Die Vaterschaftsanfechtungsfrist beginnt für das Kind durch Kenntniserlangung der gegen die Vaterschaft sprechenden maßgeblichen Umstände in der Person des Ergänzungspflegers frühestens mit dem Zeitpunkt der Bestellung zum Ergänzungspfleger.

 

Verfahrensgang

AG Koblenz (Beschluss vom 30.09.2014; Aktenzeichen 205 F 294/14)

 

Tenor

1. Die Beschwerde der Stadt... [Y] gegen den Beschluss des AG - Familiengericht - Koblenz vom 30.9.2014 wird zurückgewiesen.

2. Von der Erhebung gerichtlicher Kosten wird abgesehen. Außergerichtliche Kosten werden nicht erstattet.

 

Gründe

I. Das Kind... [A], geboren am... 2004, beantragt die Einrichtung einer Ergänzungspflegschaft zum Zwecke der Anfechtung der Vaterschaft. Sie geht davon aus, ihr Vater sei nicht der Ehemann ihrer Mutter sondern der inzwischen am 3.5.2014 verstorbene Dr... [B], vormals... [Z].
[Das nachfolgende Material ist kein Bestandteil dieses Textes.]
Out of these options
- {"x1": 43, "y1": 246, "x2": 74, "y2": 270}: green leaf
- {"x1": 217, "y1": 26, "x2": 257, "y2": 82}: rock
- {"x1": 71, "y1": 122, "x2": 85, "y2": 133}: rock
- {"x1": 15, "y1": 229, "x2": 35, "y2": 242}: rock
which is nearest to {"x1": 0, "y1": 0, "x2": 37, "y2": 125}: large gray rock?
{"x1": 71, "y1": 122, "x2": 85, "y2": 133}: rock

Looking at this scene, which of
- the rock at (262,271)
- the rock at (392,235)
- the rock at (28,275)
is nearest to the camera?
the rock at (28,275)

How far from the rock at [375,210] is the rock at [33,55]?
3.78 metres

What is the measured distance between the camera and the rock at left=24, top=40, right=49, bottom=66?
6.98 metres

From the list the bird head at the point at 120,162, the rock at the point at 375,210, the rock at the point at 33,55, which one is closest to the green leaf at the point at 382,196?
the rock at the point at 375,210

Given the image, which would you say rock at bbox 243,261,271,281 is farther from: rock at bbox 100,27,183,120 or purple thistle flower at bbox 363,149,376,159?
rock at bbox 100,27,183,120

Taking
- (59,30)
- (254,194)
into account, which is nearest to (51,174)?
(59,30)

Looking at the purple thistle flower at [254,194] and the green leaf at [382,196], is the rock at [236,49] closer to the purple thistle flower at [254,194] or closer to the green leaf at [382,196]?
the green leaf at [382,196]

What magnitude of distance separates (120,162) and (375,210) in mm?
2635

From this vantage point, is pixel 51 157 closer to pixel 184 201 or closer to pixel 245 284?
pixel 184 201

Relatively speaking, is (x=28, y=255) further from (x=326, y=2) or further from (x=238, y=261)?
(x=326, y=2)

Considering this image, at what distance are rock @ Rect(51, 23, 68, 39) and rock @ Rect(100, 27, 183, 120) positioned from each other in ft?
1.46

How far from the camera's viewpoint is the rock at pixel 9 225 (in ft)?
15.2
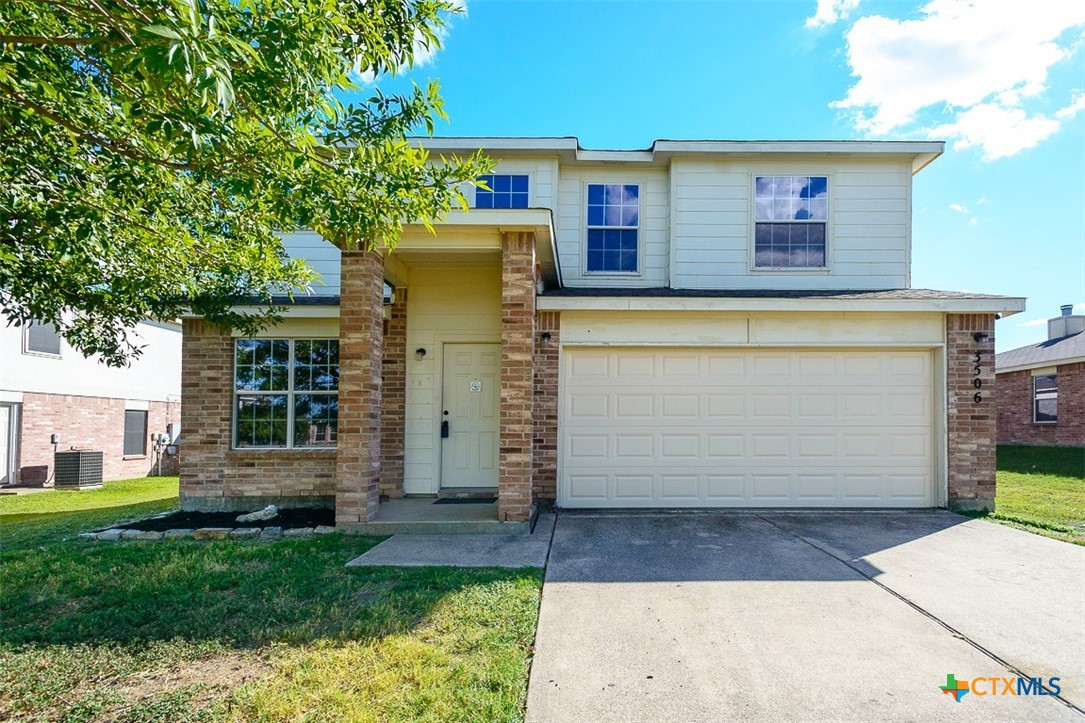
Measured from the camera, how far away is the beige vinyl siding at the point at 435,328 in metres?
7.79

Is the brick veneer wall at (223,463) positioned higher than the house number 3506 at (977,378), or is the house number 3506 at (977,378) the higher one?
the house number 3506 at (977,378)

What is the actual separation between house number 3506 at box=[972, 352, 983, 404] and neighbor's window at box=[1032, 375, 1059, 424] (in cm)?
1250

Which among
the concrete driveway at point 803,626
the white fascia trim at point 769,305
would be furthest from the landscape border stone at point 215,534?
the white fascia trim at point 769,305

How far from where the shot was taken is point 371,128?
4.27 m

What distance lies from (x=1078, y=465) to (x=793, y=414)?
10716mm

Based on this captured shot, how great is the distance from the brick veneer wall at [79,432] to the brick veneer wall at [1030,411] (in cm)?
2716

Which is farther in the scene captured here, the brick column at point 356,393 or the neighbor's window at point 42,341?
the neighbor's window at point 42,341

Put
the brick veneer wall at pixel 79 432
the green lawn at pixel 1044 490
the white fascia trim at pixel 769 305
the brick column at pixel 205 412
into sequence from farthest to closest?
A: 1. the brick veneer wall at pixel 79 432
2. the brick column at pixel 205 412
3. the white fascia trim at pixel 769 305
4. the green lawn at pixel 1044 490

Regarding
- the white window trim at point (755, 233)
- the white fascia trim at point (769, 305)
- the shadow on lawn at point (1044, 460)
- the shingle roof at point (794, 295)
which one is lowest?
the shadow on lawn at point (1044, 460)

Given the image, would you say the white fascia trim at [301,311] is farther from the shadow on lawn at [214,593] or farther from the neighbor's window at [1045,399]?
the neighbor's window at [1045,399]

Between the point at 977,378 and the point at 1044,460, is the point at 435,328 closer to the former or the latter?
the point at 977,378

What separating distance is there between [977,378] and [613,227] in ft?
18.5

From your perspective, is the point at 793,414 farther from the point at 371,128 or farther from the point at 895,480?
the point at 371,128

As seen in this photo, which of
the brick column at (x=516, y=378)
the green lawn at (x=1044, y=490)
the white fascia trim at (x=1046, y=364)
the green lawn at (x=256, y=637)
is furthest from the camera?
the white fascia trim at (x=1046, y=364)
Im Verfahren 191 F 636/11 vor dem AG Koblenz war im Rahmen eines Umgangsantrags des Dr... [B] im Einvernehmen der Beteiligten ein Abstammungsgutachten eingeholt worden (Eingang bei Gericht am 6.8.2012), das die Vaterschaft des rechtlichen Vaters, des Ehemannes der Mutter des Kindes, ausschloss, nicht aber die Vaterschaft des Dr... [B]. Für diese spreche ein Wahrscheinlichkeitswert von über 99,999 %; seine Vaterschaft sei damit praktisch erwiesen.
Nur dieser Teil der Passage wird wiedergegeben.